On The Trail Of Judge Roy Bean
Yesterday we toured what I consider to be in the Top 5 small town museums in the United States, the Whitehead Memorial Museum in Del Rio, Texas. We expected to spend an hour or two at most at the museum, but there was so much to see that we were there all morning!
The museum complex includes over a dozen historic buildings filled with thousands of artifacts chronicling life in Del Rio and Val Verde County from the days of the Indians,
to the Spanish explorers, Anglo settlement and on to today. Exhibits include everything from military equipment to farm implements, to an early day doctor’s office, to a replica of Judge Roy Bean’s famous Jersey Lilly Saloon.
The old Perry Store, which was once the largest mercantile between El Paso and Eagle Pass, is filled with early day wares, and upstairs where the family lived, you can get an idea of what life was like for prosperous merchants on the frontier.
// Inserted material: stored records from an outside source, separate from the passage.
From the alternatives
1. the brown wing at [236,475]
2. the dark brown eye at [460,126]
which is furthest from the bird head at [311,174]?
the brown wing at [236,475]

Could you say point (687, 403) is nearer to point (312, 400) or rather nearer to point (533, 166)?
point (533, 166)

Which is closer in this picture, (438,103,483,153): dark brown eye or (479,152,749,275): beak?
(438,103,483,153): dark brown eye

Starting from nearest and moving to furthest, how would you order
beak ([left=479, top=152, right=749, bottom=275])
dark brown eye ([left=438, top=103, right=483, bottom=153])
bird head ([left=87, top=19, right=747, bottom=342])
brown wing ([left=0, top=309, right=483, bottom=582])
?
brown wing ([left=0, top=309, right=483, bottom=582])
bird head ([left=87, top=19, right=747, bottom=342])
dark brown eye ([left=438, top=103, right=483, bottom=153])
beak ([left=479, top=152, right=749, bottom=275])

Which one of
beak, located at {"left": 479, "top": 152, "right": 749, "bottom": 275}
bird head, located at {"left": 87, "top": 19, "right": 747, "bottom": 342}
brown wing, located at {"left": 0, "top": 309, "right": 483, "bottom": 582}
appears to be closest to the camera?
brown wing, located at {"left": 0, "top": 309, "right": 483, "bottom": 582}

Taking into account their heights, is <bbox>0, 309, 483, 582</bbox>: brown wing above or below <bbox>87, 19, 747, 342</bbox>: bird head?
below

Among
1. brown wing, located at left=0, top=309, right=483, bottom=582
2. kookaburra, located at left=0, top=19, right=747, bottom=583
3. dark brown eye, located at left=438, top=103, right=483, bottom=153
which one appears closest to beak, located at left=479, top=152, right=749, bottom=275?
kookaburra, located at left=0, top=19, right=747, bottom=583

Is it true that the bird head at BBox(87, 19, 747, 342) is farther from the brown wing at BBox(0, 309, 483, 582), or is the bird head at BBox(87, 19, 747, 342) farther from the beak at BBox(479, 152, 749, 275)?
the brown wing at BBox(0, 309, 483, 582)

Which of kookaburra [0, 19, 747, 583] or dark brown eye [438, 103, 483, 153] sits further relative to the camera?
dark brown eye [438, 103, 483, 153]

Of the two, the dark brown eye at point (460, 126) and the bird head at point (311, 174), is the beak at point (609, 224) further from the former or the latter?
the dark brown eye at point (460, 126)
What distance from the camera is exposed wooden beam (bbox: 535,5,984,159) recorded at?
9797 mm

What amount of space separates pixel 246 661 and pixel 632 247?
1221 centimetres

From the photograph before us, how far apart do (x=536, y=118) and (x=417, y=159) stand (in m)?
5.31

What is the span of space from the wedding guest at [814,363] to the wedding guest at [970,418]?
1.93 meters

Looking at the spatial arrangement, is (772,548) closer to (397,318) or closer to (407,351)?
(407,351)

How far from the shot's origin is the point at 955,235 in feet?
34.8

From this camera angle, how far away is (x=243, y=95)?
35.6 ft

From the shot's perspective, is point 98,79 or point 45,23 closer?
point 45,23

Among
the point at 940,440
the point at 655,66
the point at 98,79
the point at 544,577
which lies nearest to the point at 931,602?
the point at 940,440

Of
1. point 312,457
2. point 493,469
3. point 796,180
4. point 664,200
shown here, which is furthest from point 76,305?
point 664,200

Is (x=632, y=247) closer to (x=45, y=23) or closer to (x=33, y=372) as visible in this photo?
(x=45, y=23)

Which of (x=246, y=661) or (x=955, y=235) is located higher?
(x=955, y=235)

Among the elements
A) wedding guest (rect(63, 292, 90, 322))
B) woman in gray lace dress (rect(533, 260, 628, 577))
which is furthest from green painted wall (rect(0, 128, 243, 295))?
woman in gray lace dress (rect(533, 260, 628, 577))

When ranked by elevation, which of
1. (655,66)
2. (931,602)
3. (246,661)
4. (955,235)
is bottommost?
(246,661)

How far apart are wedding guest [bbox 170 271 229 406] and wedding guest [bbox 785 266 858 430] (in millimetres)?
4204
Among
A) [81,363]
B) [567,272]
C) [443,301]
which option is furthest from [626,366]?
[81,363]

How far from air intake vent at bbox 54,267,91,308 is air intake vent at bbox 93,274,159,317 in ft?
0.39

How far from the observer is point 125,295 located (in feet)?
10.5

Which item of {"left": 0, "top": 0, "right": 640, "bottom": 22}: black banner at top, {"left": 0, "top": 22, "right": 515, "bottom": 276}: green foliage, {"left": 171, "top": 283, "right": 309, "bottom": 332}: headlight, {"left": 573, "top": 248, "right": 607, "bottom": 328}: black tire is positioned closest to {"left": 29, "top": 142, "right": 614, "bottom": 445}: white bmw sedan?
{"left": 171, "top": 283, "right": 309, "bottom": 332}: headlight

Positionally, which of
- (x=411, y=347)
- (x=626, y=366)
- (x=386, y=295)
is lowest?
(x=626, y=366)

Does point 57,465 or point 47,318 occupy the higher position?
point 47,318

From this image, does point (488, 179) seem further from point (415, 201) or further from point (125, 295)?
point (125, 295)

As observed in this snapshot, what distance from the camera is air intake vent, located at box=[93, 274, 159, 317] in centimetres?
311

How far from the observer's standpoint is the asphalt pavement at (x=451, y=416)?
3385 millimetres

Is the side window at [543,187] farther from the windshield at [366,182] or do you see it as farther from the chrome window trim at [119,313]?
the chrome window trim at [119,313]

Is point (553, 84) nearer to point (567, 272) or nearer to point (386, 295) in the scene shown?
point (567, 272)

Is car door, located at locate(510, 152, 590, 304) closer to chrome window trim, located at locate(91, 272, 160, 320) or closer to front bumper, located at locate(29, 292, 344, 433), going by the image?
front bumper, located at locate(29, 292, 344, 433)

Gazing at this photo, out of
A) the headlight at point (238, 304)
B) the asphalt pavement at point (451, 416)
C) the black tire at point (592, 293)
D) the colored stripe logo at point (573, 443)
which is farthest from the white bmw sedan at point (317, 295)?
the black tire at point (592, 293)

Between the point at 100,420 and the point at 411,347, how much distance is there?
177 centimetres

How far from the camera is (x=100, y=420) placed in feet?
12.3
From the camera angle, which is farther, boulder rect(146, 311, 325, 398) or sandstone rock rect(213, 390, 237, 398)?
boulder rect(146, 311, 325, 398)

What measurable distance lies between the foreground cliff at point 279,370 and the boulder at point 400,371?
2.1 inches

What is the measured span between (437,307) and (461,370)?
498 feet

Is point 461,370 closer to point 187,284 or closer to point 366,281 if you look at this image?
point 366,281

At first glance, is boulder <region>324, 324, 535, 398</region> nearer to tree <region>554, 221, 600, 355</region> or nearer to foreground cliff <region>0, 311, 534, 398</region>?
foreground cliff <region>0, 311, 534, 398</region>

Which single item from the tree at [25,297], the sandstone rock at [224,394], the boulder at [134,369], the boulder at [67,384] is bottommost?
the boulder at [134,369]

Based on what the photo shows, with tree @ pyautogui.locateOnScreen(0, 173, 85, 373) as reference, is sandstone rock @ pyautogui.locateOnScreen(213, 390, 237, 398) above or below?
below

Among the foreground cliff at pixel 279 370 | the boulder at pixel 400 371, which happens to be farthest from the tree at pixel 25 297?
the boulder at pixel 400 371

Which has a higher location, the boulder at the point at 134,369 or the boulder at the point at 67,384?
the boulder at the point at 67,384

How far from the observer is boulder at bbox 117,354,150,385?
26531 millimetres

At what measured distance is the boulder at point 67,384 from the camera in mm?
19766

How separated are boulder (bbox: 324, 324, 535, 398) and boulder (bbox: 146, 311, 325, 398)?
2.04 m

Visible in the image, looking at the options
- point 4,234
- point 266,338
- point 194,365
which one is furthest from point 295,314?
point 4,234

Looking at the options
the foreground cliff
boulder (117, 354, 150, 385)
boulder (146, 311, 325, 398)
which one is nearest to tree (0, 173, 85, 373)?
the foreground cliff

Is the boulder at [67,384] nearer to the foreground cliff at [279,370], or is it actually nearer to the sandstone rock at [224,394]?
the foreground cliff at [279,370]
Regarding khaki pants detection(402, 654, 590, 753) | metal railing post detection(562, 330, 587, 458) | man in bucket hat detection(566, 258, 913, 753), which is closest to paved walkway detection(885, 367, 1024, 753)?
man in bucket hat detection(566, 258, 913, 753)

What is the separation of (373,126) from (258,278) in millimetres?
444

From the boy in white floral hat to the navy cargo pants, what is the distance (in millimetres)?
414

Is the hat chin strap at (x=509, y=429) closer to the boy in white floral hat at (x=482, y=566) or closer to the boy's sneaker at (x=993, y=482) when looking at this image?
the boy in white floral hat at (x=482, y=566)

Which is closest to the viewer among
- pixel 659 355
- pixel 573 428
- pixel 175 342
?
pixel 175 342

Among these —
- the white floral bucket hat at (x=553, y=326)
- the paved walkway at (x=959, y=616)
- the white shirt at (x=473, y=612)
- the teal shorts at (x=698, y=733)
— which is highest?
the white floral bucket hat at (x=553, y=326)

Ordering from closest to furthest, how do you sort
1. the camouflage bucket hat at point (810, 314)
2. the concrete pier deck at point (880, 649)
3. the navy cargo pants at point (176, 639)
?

Judge Roy Bean, the famous Hanging Judge from nearby Langtry, was a larger than life Old West figure, and it is sometimes hard to separate fact from fiction when talking about his adventures. This is further complicated because Bean was a shameless self-promoter who made up plenty of wild tales about his expoits. And then dime novels and Hollywood came along to further muddy the waters.
But there is no doubt that the old judge was the Law West of the Pecos, and many a rustler and outlaw paid
the price for their deeds when brought before Judge Roy Bean. When he died in 1903, he was buried in the Del Rio Cemetery, but later his grave and that of his son Sam, who was killed in the line of duty as a Val Verde County deputy, were moved to the Whitehead Museum.
By the time we had lunch, filled up with diesel and were ready to hit the road, it was almost 2 p.m., so I knew we would only have a few hours of daylight to drive in. We cruised northwest on U.S, Highway 90, passing through the Amistad National Recreation Area, with its massive 65,000 surface-acre Lake Amistad. The lake was created in 1969 by damming the Rio Grande River, and is popular with fishermen and watersports enthusiasts. We saw a lot of RVs camped along the shore of the lake, which reaches to 217 feet deep.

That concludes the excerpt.